### REQUIRED WORK
Leave out the images; return the rest of the data exactly.

### SOURCE DATA

▬▬▬

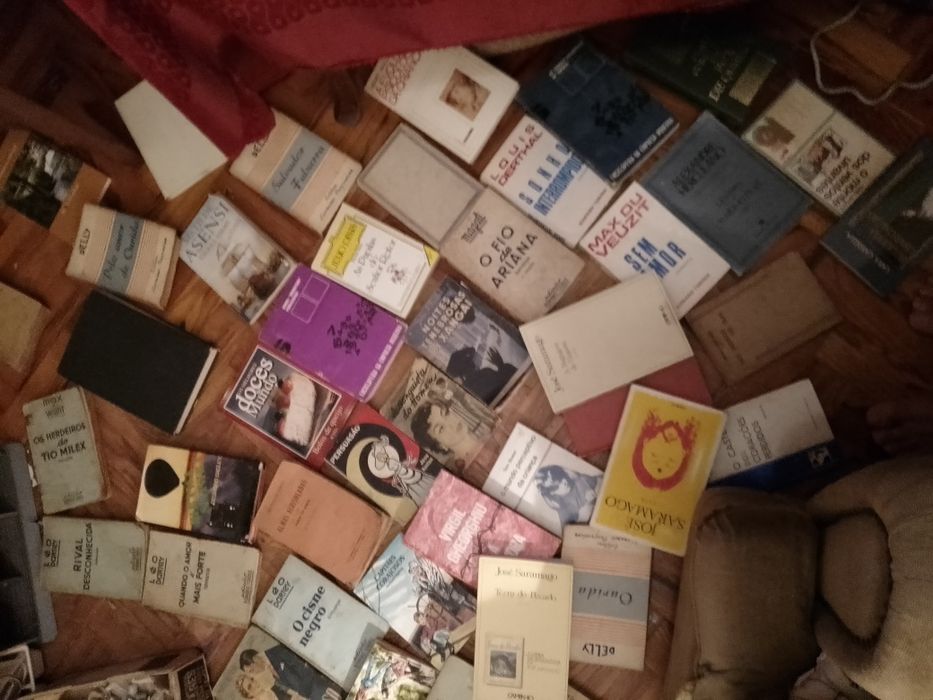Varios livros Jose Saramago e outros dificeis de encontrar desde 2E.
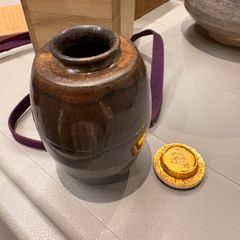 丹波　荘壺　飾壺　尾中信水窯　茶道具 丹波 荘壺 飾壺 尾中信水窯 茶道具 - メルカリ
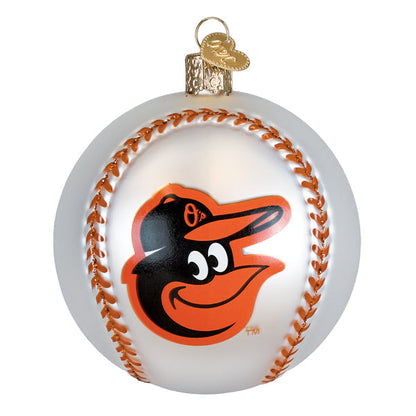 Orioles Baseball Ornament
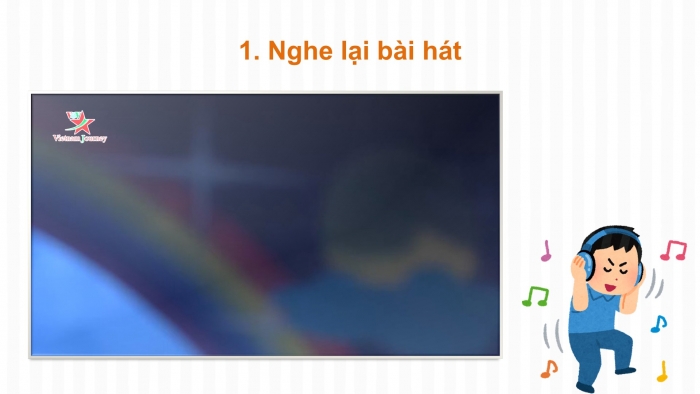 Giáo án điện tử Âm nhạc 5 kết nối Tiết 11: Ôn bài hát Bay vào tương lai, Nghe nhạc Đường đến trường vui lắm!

▬▬▬

### ANSWER SECTION
Varios livros Jose Saramago e outros dificeis de encontrar desde 2E.
 丹波　荘壺　飾壺　尾中信水窯　茶道具 丹波 荘壺 飾壺 尾中信水窯 茶道具 - メルカリ
 Orioles Baseball Ornament
 Giáo án điện tử Âm nhạc 5 kết nối Tiết 11: Ôn bài hát Bay vào tương lai, Nghe nhạc Đường đến trường vui lắm!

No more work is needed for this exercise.